Beste Beziehungen hat Stutz nicht nur zu Borchert, sondern auch zu Alexander Hardt. Auf seinem Instagram-Account hat der langjährige Mitstreiter von Borchert in der rechtsextremen Szene und im Bandidos-Spektrum im Oktober ein Video veröffentlicht. Im Vorspann des Clips spricht er ausdrücklich Personen an, die das „Famous Tattoo & Lifestyle Studio“ kritisieren. Eine kurze Geste mit deutlicher Botschaft folgte: Die rechte Hand auf Kopfhöhe gehalten, lässt Hardt ein imaginäres Messer aufklappen, runter zum Hals wandern, um dort eine schnelle Schnittbewegung zu vollziehen. Das Video haben die Aktivisten der Kampagne „Kein Fame für Famous“ der Polizei übergeben.
Bedauern beim Management des Einkaufszentrums
Auf Facebook stellen die Betreiber des Tattoo-Studios auch den Angriff ganz anders dar: Stutz sei nicht der Täter, sondern das Opfer. Vor einem „hinterhältigen Angriff“ habe er sich mit zwei Schlägen wehren müssen, wobei er leicht verletzt worden sei. In dem Post wird der vermeintliche Angreifer mit vollem Namen, Spitznamen und Arbeitsstelle genannt. Diese Stellungnahme überrascht, denn in der Rocker-Szene gilt es als No-Go, sich in der Öffentlichkeit zu erklären, es verstößt gegen den Ehrenkodex.

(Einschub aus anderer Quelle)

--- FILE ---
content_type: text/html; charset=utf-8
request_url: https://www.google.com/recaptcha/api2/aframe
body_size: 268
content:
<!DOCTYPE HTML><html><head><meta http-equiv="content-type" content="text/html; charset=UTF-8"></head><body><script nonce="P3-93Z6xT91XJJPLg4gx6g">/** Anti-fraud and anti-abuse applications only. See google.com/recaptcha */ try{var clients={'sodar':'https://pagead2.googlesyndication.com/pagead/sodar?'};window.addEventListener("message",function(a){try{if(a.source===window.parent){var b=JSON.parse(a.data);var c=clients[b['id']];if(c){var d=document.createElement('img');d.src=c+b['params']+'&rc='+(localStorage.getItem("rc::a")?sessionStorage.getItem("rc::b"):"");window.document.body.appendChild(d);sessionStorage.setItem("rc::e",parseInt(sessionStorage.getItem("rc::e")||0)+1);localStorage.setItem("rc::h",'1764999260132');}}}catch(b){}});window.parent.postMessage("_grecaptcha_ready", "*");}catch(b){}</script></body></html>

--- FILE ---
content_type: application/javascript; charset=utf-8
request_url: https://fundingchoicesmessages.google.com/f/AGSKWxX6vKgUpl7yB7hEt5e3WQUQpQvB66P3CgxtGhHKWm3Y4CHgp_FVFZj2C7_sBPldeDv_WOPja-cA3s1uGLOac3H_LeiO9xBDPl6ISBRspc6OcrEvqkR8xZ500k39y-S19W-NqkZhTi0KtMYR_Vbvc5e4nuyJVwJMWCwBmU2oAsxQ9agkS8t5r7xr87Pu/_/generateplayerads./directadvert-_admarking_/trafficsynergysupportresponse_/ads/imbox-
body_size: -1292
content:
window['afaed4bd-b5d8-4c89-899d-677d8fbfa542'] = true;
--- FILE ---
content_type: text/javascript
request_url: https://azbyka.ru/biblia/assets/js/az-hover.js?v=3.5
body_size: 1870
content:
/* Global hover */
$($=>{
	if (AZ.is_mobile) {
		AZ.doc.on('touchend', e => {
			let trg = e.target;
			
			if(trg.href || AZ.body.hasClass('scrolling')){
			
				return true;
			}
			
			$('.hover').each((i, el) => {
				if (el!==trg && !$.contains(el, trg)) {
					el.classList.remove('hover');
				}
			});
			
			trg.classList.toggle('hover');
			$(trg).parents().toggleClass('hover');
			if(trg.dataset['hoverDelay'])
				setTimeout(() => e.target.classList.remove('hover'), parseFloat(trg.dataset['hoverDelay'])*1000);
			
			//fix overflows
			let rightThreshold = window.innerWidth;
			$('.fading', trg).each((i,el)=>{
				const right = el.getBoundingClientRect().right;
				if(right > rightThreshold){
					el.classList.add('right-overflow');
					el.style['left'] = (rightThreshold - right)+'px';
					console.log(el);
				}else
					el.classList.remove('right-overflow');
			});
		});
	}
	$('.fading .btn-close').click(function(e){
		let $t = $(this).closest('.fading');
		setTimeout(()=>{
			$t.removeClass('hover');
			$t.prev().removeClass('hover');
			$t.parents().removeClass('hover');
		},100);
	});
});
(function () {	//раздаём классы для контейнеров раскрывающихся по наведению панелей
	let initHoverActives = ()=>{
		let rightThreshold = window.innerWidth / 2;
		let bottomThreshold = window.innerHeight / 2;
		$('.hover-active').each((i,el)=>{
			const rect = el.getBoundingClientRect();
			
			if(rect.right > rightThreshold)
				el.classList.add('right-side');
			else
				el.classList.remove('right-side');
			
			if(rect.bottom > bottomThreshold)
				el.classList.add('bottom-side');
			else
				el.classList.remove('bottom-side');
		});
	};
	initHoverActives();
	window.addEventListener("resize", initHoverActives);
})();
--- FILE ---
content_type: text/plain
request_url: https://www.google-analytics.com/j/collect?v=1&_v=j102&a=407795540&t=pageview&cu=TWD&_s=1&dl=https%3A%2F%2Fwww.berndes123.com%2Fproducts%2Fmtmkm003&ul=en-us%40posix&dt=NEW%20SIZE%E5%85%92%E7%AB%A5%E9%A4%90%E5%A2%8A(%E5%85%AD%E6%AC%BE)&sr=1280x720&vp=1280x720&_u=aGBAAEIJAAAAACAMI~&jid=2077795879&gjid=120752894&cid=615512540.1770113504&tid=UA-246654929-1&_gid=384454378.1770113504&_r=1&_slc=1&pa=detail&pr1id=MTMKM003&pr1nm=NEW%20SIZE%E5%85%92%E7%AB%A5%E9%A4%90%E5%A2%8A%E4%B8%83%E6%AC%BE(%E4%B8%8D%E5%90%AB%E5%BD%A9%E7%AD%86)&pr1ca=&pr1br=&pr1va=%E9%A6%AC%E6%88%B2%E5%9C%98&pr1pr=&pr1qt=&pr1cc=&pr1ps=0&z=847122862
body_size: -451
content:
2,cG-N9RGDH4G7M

Dass die Männer, die aneinandergerieten, sich kennen, läge daran, dass ihr Freund mal in der Rocker-Szene gewesen sei, sagt die Freundin des Angegriffenen. „Er ist seit zweieinhalb Jahren aber raus.“
In einer Stellungnahme zum Angriff betont Marcus Eggers vom Management der „Holsten Galerie“, „als Vermieter“ keinen Einfluss auf die Mieter zu haben. In einer weiteren Stellungnahme hebt Eggers jedoch hervor, dass das Management des Einkaufszentrums den Vorfall sehr ernst nehme und ausdrücklich bedauere.